You’ve had your investment property for a while and it’s always been well maintained, but could it be worth your while to actually renovate it?
Some renovations will increase the overall capital value of your property and also attract extra rental income. If you take care of tenants’ basic needs and desire to live in a nice home, you may find more of them want to rent your property and will be prepared to pay a little extra to do so.
In other cases, you may need to renovate to bring your property up to scratch, compared to others in the local market.
So, it can be worth it, but it’s important to understand that some renovations are smarter than others.
It’s a superficial world
If you buy an investment property for below market value, it could often benefit from a spruce up. It’s no secret that Binvested founder Nathan Birch used superficial renovations to create fast equity on affordable properties when starting out on his investment journey.
A basic new kitchen, bathroom, or even a paint job in these instances can add value to a property right away, plus make it more attractive to potential tenants.
For Nathan, the strategy was an integral part of his success. It enabled him to leverage into multiple properties from just one deposit, by buying, adding value, then pulling out equity for the deposit on his next property.
The right strategy
Nathan had a clear strategy and it’s important that you do too. Any renovations you undertake on an investment property should be used for the purpose of getting you closer to where you want to be. Remember the property is the vehicle, not the destination.
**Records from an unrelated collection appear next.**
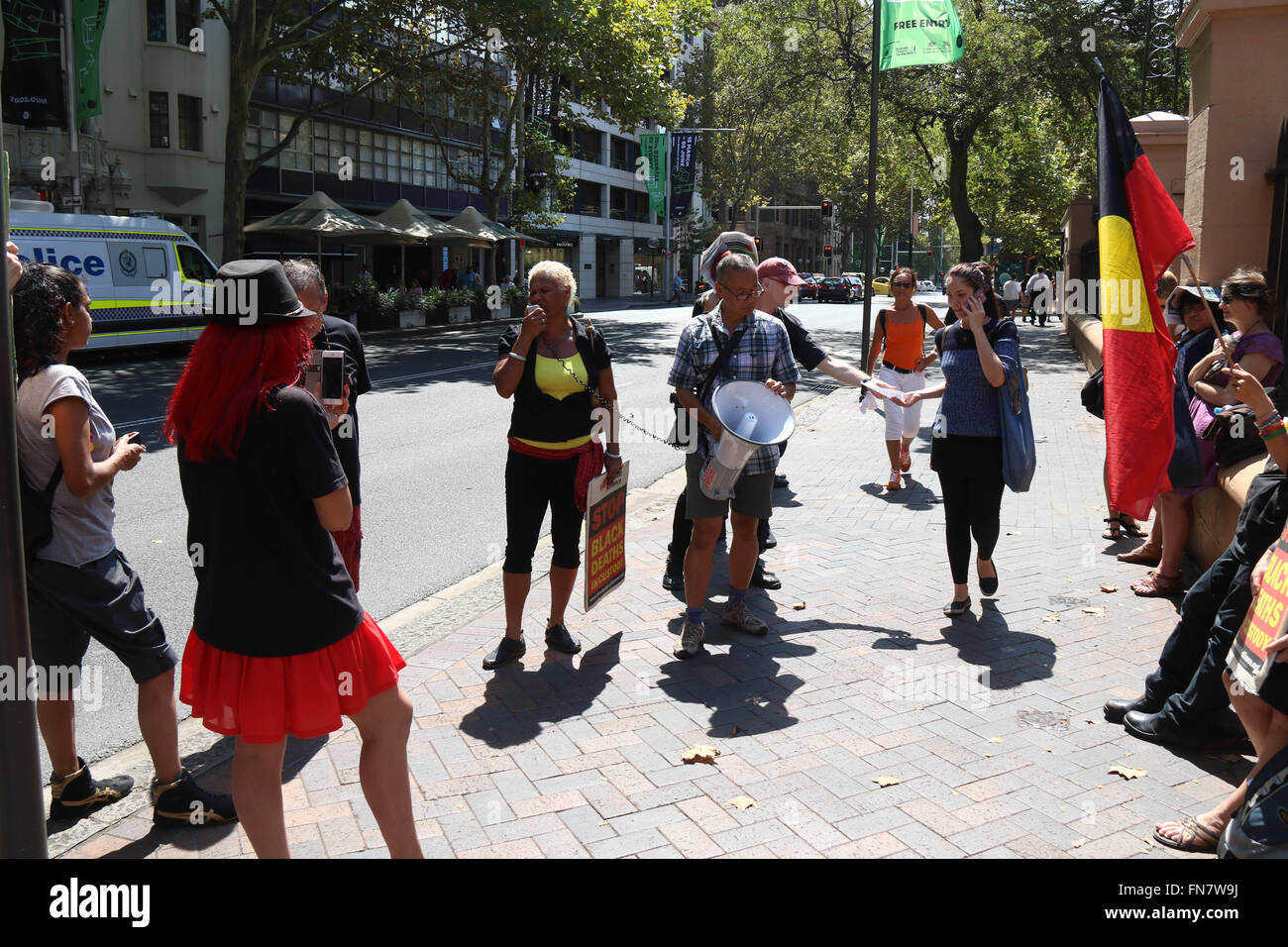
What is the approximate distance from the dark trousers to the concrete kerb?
312 centimetres

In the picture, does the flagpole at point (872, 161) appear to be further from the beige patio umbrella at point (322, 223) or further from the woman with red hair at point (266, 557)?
the beige patio umbrella at point (322, 223)

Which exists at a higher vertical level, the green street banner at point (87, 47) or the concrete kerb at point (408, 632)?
the green street banner at point (87, 47)

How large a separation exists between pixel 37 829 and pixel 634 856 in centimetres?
167

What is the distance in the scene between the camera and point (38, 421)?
3387 mm

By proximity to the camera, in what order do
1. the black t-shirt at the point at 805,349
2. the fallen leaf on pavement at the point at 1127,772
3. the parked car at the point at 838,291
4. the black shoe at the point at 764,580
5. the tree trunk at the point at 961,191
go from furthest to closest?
1. the parked car at the point at 838,291
2. the tree trunk at the point at 961,191
3. the black shoe at the point at 764,580
4. the black t-shirt at the point at 805,349
5. the fallen leaf on pavement at the point at 1127,772

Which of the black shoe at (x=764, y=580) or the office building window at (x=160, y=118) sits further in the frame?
the office building window at (x=160, y=118)

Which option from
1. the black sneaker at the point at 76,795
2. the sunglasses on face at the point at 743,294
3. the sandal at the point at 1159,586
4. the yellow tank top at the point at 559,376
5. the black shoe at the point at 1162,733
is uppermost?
the sunglasses on face at the point at 743,294

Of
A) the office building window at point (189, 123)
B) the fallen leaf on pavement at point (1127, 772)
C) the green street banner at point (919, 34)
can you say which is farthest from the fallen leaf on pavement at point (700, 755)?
the office building window at point (189, 123)

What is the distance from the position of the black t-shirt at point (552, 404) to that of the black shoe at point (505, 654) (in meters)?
0.98

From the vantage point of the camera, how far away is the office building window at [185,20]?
28281mm

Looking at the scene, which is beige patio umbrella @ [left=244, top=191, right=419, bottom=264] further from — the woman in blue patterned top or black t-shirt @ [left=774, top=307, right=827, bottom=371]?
the woman in blue patterned top

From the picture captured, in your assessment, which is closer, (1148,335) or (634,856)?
(634,856)

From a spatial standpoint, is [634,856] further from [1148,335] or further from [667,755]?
[1148,335]
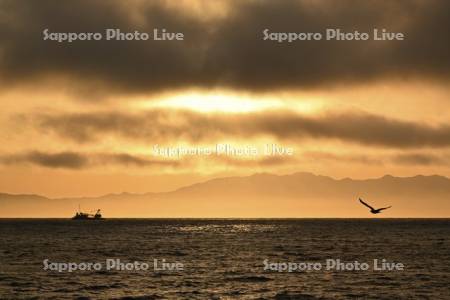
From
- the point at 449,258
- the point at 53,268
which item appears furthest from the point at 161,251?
the point at 449,258

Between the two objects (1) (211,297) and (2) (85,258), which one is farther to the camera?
(2) (85,258)

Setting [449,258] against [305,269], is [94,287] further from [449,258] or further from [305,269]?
[449,258]

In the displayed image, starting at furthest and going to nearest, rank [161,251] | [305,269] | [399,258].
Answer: [161,251] < [399,258] < [305,269]

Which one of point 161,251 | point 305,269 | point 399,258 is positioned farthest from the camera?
point 161,251

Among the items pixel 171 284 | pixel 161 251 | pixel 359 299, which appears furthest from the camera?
pixel 161 251

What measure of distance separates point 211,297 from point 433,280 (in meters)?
23.0

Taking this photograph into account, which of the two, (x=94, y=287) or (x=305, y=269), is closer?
(x=94, y=287)

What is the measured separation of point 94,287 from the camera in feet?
192

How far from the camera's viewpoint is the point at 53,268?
73250mm

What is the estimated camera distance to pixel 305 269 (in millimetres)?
72125

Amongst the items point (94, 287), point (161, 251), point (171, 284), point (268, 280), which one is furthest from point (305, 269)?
point (161, 251)

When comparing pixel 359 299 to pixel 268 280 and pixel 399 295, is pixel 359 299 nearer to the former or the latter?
pixel 399 295

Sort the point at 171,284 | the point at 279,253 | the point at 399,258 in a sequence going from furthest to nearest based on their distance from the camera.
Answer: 1. the point at 279,253
2. the point at 399,258
3. the point at 171,284

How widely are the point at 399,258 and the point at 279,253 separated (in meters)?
17.1
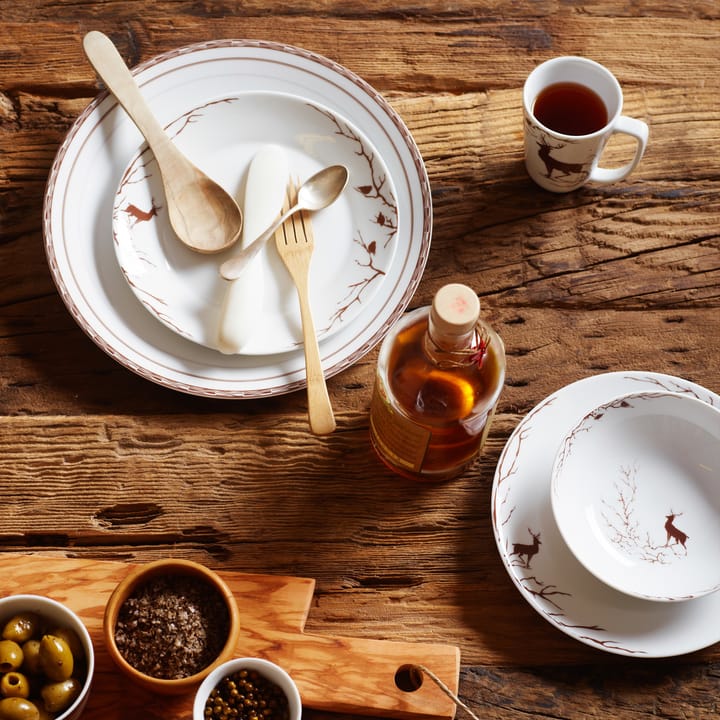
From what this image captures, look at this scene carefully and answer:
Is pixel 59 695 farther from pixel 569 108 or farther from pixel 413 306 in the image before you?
pixel 569 108

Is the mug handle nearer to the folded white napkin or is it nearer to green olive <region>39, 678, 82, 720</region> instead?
the folded white napkin

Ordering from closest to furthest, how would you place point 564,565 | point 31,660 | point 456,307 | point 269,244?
1. point 456,307
2. point 31,660
3. point 564,565
4. point 269,244

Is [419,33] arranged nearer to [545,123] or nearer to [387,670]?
[545,123]

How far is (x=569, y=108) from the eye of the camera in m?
1.19

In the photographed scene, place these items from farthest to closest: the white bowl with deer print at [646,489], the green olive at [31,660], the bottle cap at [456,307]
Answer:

There’s no point putting in expensive new renovations, like a feature wall or garden gazebo, only for various tenants to enjoy, especially if these things will cost money to maintain and the rental income doesn’t cover your expenditure.
Renovations to consider
Budget friendly renovations that will increase rental return and capital value include the following:
Air conditioning – Australia can be stinking hot, freezing cold, or an inconvenient mixture of both at pretty much any time. Air conditioning is one of the first things prospective tenants look for and in some locations people won’t consider renting a place without it. Smaller split system air conditioning can be installed for less than $1000, so you can expect to make the money back in extra rent relatively quickly.
Appliances – Don’t want to spend big on a brand new kitchen for your property? Consider instead some appliances that could be desirable for tenants. Including a nice fridge and dishwasher means renters don’t have to worry about buying their own when they move in, or taking them with them when their lease ends. Less hassle equals more cash.
A standard fridge and dishwasher can be bought and installed for not much more than $1000 each. When you consider they each last up to 12 years on average, even a $10 a week rental increase would be well worth it.
Bucks for built-ins – Installing built-in wardrobes in bedrooms will add storage space, which is highly regarded by tenants.
Connectivity – Throwing in an internet connection is another nice, small touch that will add value in this age of working from home and binge watching streamed TV shows.
When to furnish? – The market should dictate whether you consider completely furnishing your property. Furnishing has been known to add value in CBD studio apartments where corporates from outside the city might need a simply styled, hassle free rental for a 6 or 12 month work project. In other markets, however, it may be a deterrent. Families, couples and long term renters generally want to furnish their home themselves.
Cashflow from above
Here’s one from outside the box. Australia is basically one big solar panel. And the price of having solar power installed in your property has decreased significantly over the past decade.
For a nationwide average of just over $5000, you can have a 5kW solar panel system installed at your investment property. The purchase of a new system is tax deductible and depreciation friendly, plus they pay for themselves in savings within about 6 years and can attract tenants willing to pay more.